**Te lezen tekst**
'''

Met de Wno heeft de wetgever destijds uitdrukkelijk gekozen voor de eenhoofdigheid van het ambt van Nationale ombudsman, dit in afwijking van de traditie van collegialiteit die ons openbaar bestuur overigens kenmerkt. In zijn reactie op het onderzoeksrapport «Blik op de toekomst van de Nationale ombudsman»1 heeft de toenmalige Staatssecretaris van Binnenlandse Zaken, J. Kohnstamm, expliciet willen vasthouden aan het beginsel van eenhoofdigheid.2 In het Algemeen Overleg van 4 februari 1998 is niet gebleken dat die visie niet werd gedeeld.3 Ook in het lokaal bestuur was eenhoofdigheid van het ambt van de gemeentelijke ombudsman tot voor zeer kort de vaste praktijk. Internationaal gezien, is eenhoofdigheid van het ambt van ombudsman eveneens het vaste patroon. Ratio van de eenhoofdigheid is de herkenbaarheid van het ambt van ombudsman, door de persoon die het bekleedt, naar de burger, als tegenhanger tegenover een vaak anonieme overheid. De ombudsman heeft alle mogelijkheid zijn eigen stempel te drukken op zijn ambtsvervulling. Het gezag van ambt en ambtsdrager vloeien aldus in elkaar over.

'''

**De opdracht**
Wat noemt de tekst over de Nationale ombudsman als ratio van de eenhoofdigheid van dat ambt?

**Aangeleverde gegevens**
'''

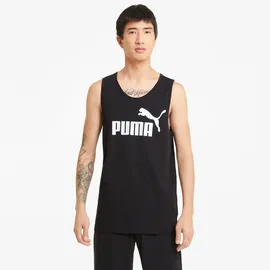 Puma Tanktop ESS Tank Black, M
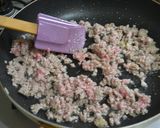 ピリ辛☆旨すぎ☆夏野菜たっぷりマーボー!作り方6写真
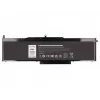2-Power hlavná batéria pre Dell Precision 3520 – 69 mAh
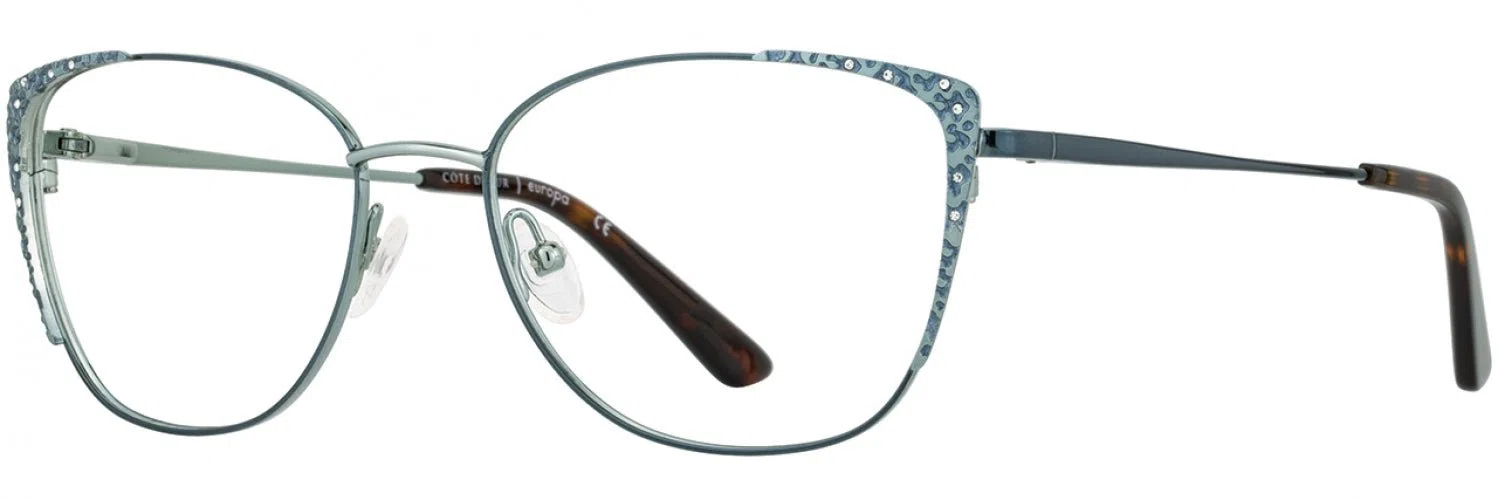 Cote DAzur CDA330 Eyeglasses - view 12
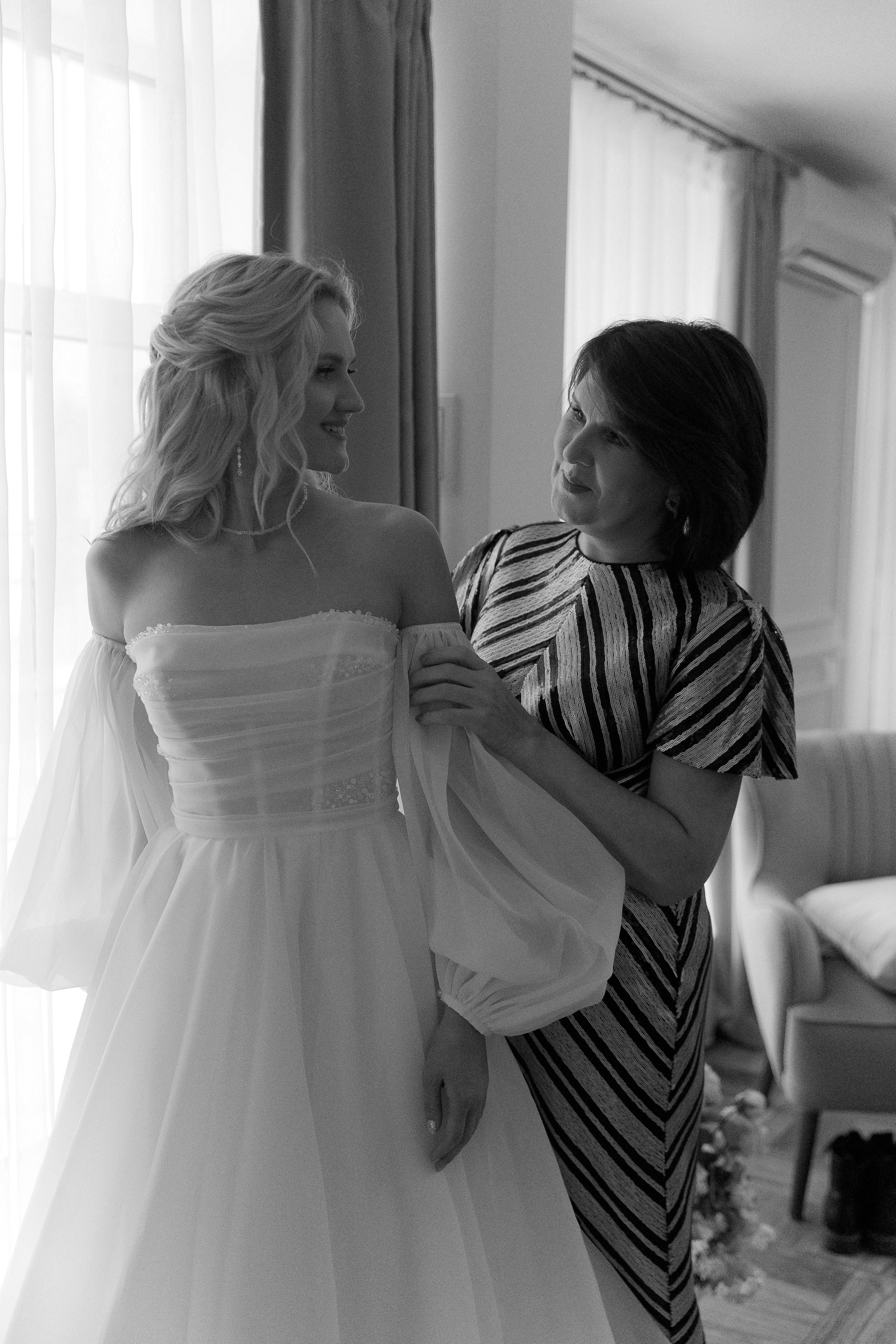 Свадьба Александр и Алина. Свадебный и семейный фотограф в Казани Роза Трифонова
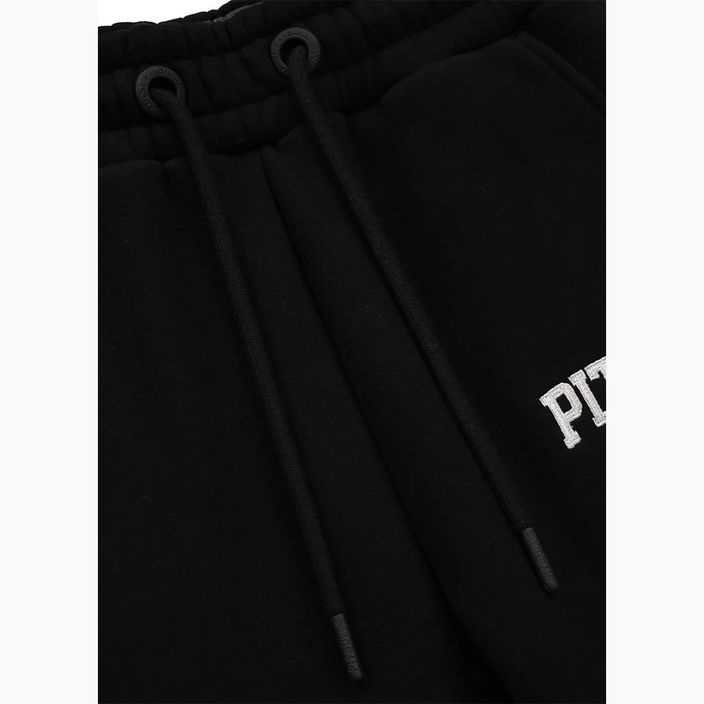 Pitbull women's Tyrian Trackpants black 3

'''
'''

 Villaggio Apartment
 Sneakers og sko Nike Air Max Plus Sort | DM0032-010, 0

'''
'''

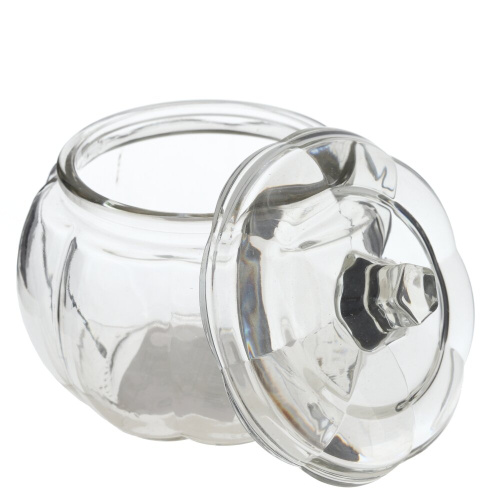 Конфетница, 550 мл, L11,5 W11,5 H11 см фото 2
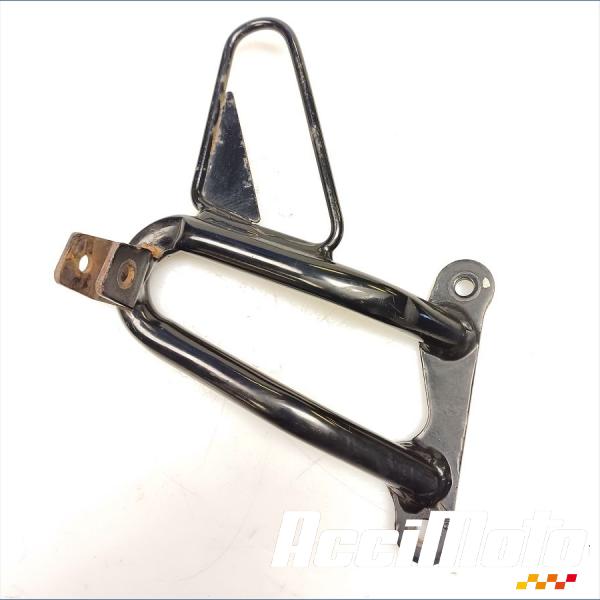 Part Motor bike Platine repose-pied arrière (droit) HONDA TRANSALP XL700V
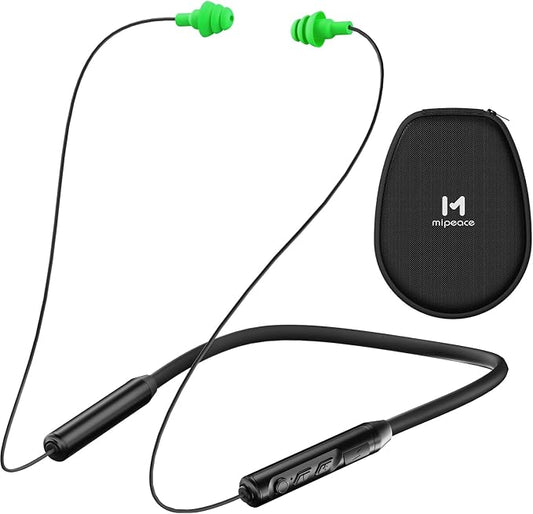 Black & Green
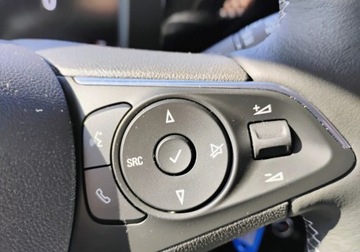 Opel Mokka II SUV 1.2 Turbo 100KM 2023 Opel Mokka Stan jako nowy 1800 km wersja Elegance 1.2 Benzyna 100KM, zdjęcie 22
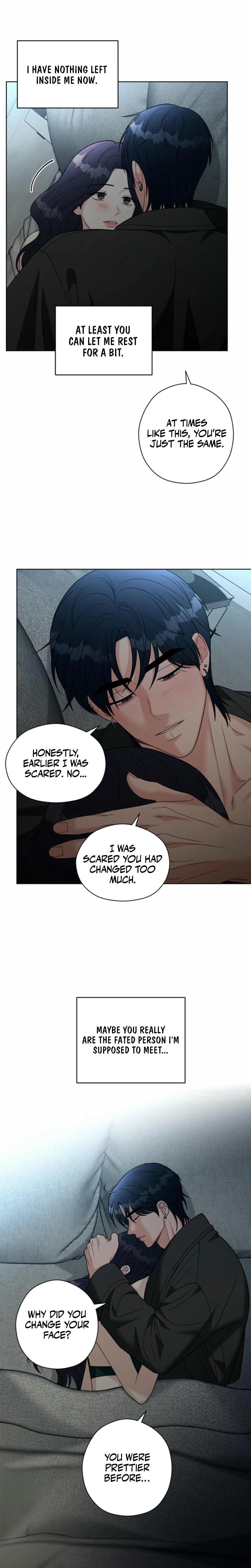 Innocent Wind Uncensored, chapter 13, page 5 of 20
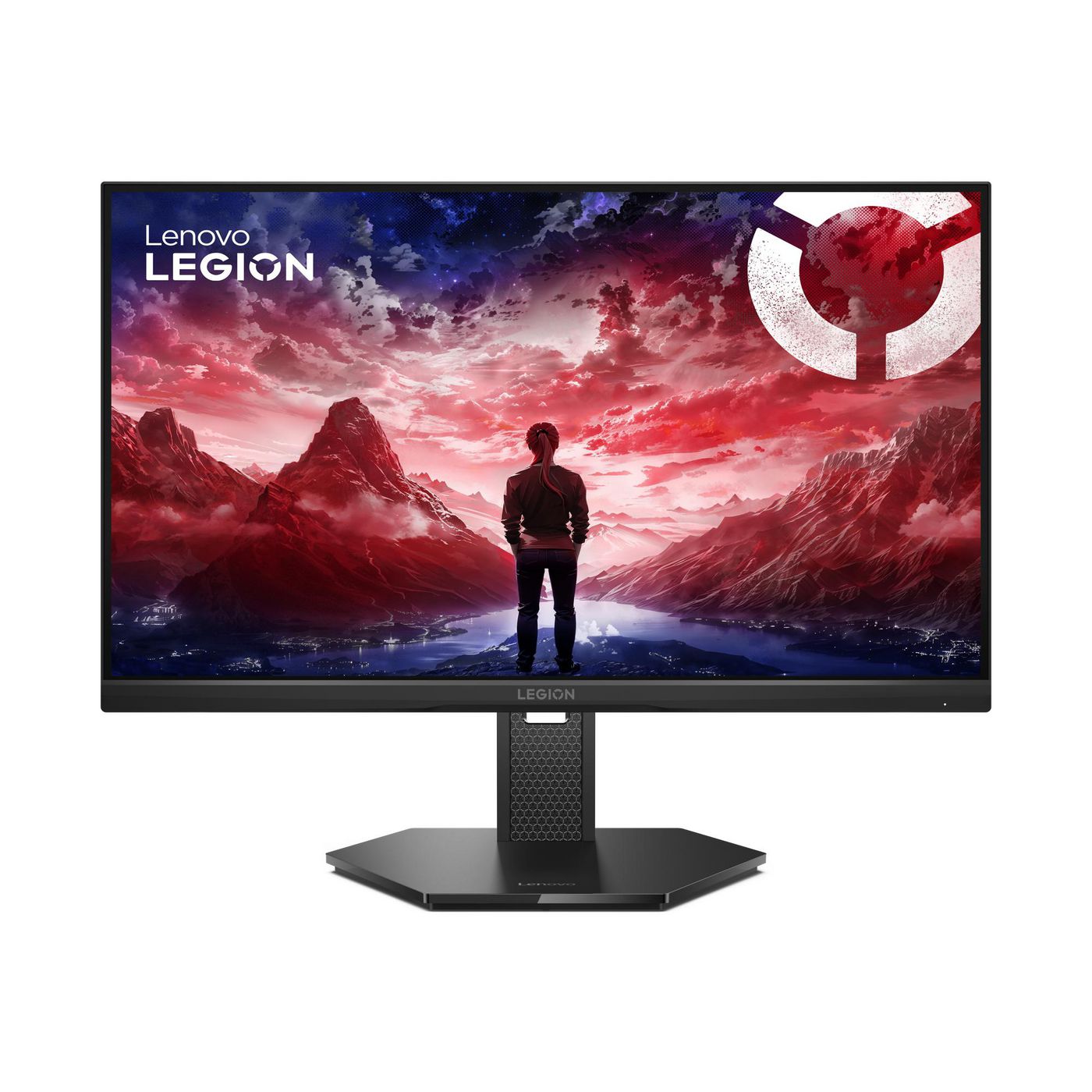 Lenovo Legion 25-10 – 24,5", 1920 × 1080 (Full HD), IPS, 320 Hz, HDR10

'''

**Uitgewerkte opdracht**
De herkenbaarheid van het ambt van ombudsman voor de burger, via de persoon die het bekleedt, als tegenhanger van een vaak anonieme overheid.